意識が戻ってきて、眠ったという実感があって、まだ目を瞑っている時に、まぶたの裏に自宅の寝室の壁を想像して見ていた。右半身が布団に着いているから、窓側ではなくて壁の方が見えている気になっていた。いつもと比べて布団と枕が少し硬い、という感覚が、寝返りを打った時に膨れて広がって、寝室の壁は揺らいで遠くへ離れていった。

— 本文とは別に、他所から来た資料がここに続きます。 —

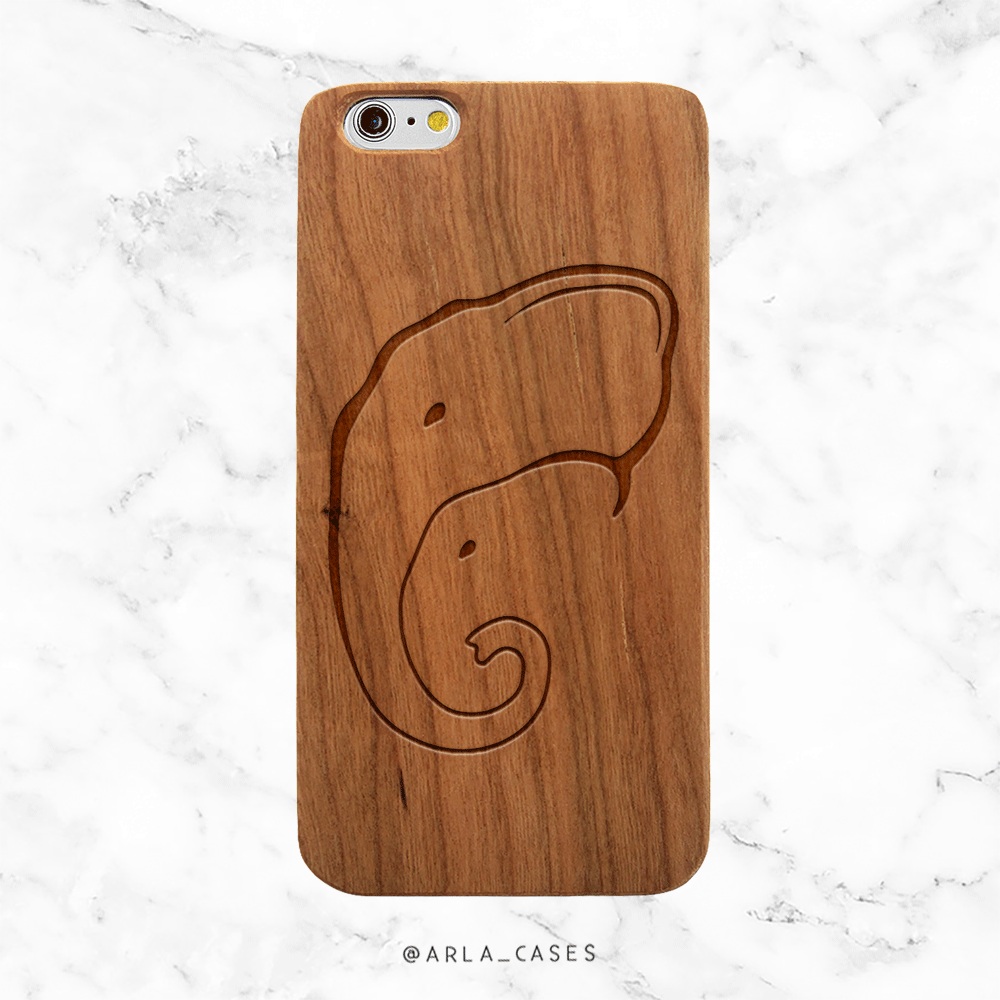 Elephant Mom and Baby Wood Phone Case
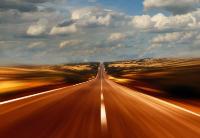 MOJO-MEKI 56公里高速公路项目经营开发实践
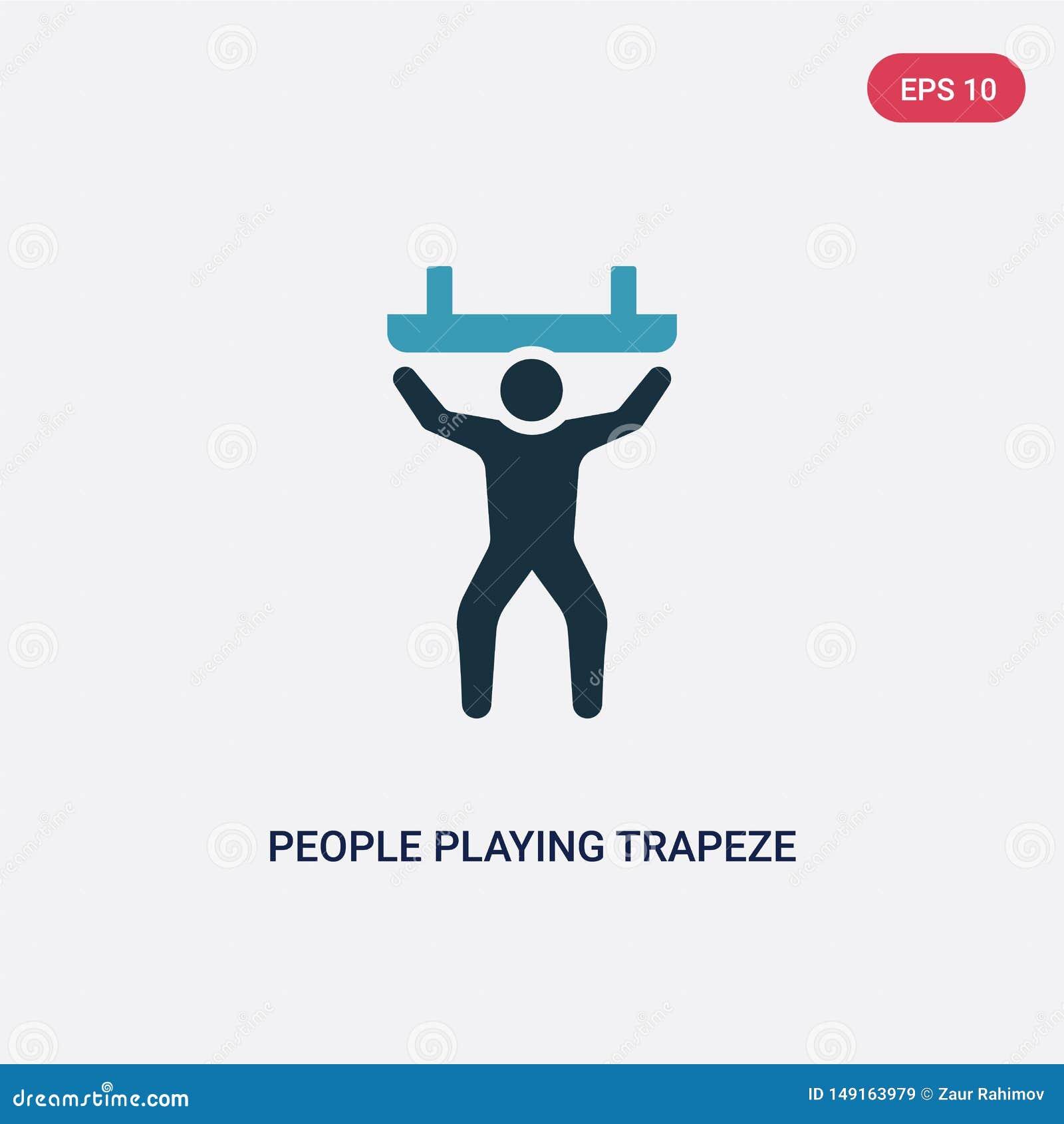2 люд цвета играя значок вектора trapeze от рекреационной концепции игр изолированные голубые люди играя знак вектора trapeze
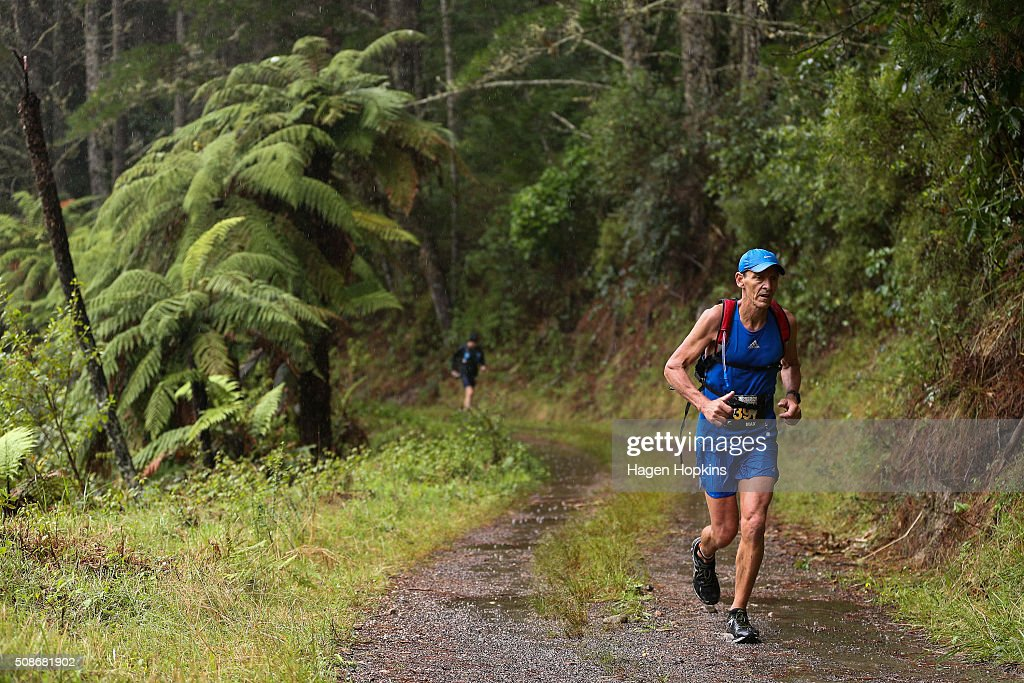 An athlete competes in the Tarawera Ultramarathon on February 6, 2016 in Rotorua, New Zealand.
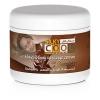 Hand & Body Massage Cream Chocolate 250ML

 うっすらと目を開けると、三角形の陰が掛かった、青白い障子が見える。自分の周りには幾つか自分の所と同じような布団があるようで、幾つもの人の気配を感じた。まだ肌寒い。小鳥の鳴く声が聞こえる。もう少し眠ってもいい、と思い、目を瞑る。布団の擦れる音、小さなうめき声も聞こえる。
 障子の向こう低く床に響く足音で、体が揺らされたり、布団の擦れる音が大きくなったり、違う部屋から話し声が聞こえてきたりし、朝が始まっているように感じた。自分の周りの布団にいる人達が起き出しそうか、布団に潜ったまま耳をそばだてていた。けれど、起き出す気配はなかった。そういう風に感じている時、もう目はほとんど醒めていて、もう一度眠れそうにもなかったけれど、起き出すにも起き出せなかったから、布団に潜ったまま目を瞑ってじっとしていた。
 障子の開く音がして、足音がこちらに近付いてきて、僕の側に膝をついた。清二くん、と声を掛けられ、僕の体は驚いて震えた。その声は昨日の男の人だった。布団から眠たそうに、半分眠っているように顔を出して、細い目で男の人の顔を見た。起きて、ちょっとついてきて、と言われ、僕は布団から出て、立ち上がった。昨日の事を漠然と少し思い出した。
 障子の外に庭の緑色が見えた。まだ肌寒かった。板の廊下に出て、庭の上の空を見て、まだ早朝だと思った。部屋を出て右に、人二人分くらいの幅の廊下を歩き、突き当たりを右に曲がり、建物の内側に入っていき、薄暗い廊下を歩き、左手のノブの付いた木のドアを開いて、男の人は入り、僕も付いて中に入った。
 そこは洋室で、部屋の真ん中に低い濃い茶色の卓袱台があり、その奥の、机と同じような色のソファに男の人は座った。そこに座って、と手の平で、卓袱台の左にある、男の人の座ったソファの半分くらいの大きさのソファに、僕は座った。
「昨日お父さんと話して、清二くんにはしばらくここで住んでもらうことになったからね、徐々に慣れていってね」
 と彼は微笑んで僕に言った。公夫です、どうぞよろしく、分からないことがあったら何でもきいてください、と彼は言った。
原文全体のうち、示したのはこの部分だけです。